▶ Given passage:
####

The foothills of the Bavarian Alps build steadily on the German side, tracing the road up through the valleys until suddenly you round the corner, the road falls away beneath you and there, several hairpin turns below you, is Austria and the Tyrollean plateau. It’s completely unexpected and breathtakingly beautiful, even half smothered in mist.
I think I thought of Innsbruck as being a larger version of Zermatt; tucked into the side of the mountain, nestled among the Austrian Alps, but they’re more of a fence, soaring hundreds of feet into the sky wrapped around the valley below. Perhaps they’re not quite so awe inspiring as their Swiss cousins, but they still dominate the sky line; a solid wall of rock and snow capped peaks to the south and west, with little green swards appliquéd on to the side, looking utterly flat compared to the mountains behind. They looked completely inaccessible, and yet more often than not there would be a little village and a church tower perched up on top; dropped there by giants playing at keeping house.
Innsbruck itself is beautiful. We headed for the old town and its famous gold roof, meandering along the riverside as all of the past few days worth of thunderstorms washed away downstream. I’d started taking pictures of the pretty coloured buildings before we got anywhere near; they were the perfect oranges and golds to brighten the sky on a misty grey day while we waited for the clouds to clear, and reminded me so much of growing up in Devon where we paint out houses the colours of ice cream and think its totally normal.
But by the time we found the gold roof all thoughts of beautiful buildings were entirely forgotten, even though we were in the heart of the pretty bit. On the way in we’d been stopped by an actual traffic policeman (a first in itself) and redirected to clear the road to allow the police marching band to go past. I love marching bands, they’re definitely one of my guilty pleasures, and it seems that Kitty has similarly excellent taste in music as she insisted that we rolled the windows down and listened for as long as possible. To our huge delight, as we turned around the corner to see the gold roof, we could hear a solid brass oompa-oomp-pa. There’s something about that music that makes my toes itch to be moving, and Kitty and I sped up as we headed forward and around the corner to see the band set up in front of the old town hall.

####

▶ Record excerpts:
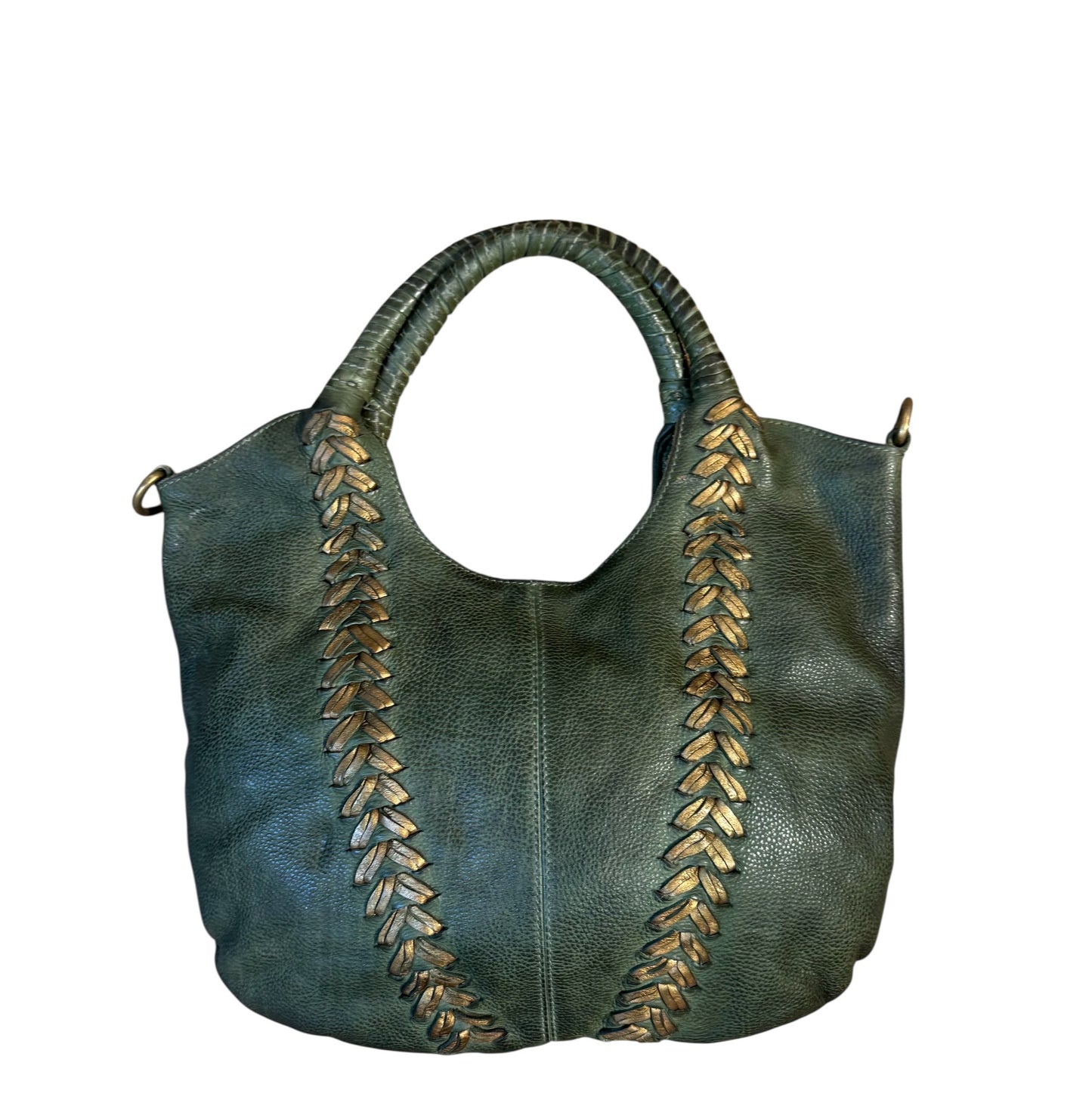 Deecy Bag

####

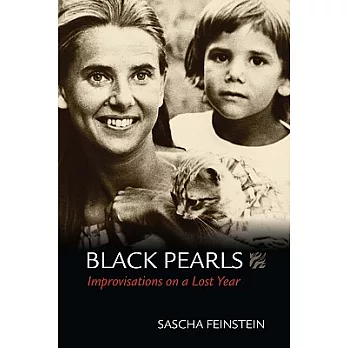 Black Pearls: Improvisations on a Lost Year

####

▶ Instructions for the task:
Please answer these questions using the Innsbruck passage.
(a) What was often perched on top of the little green swards on the mountainsides?
(b) To what does the writer compare the colors of houses in Devon?
(c) Where was the band set up?

▶ Output for this exercise:
(a) A little village and a church tower.
(b) Ice cream.
(c) In front of the old town hall.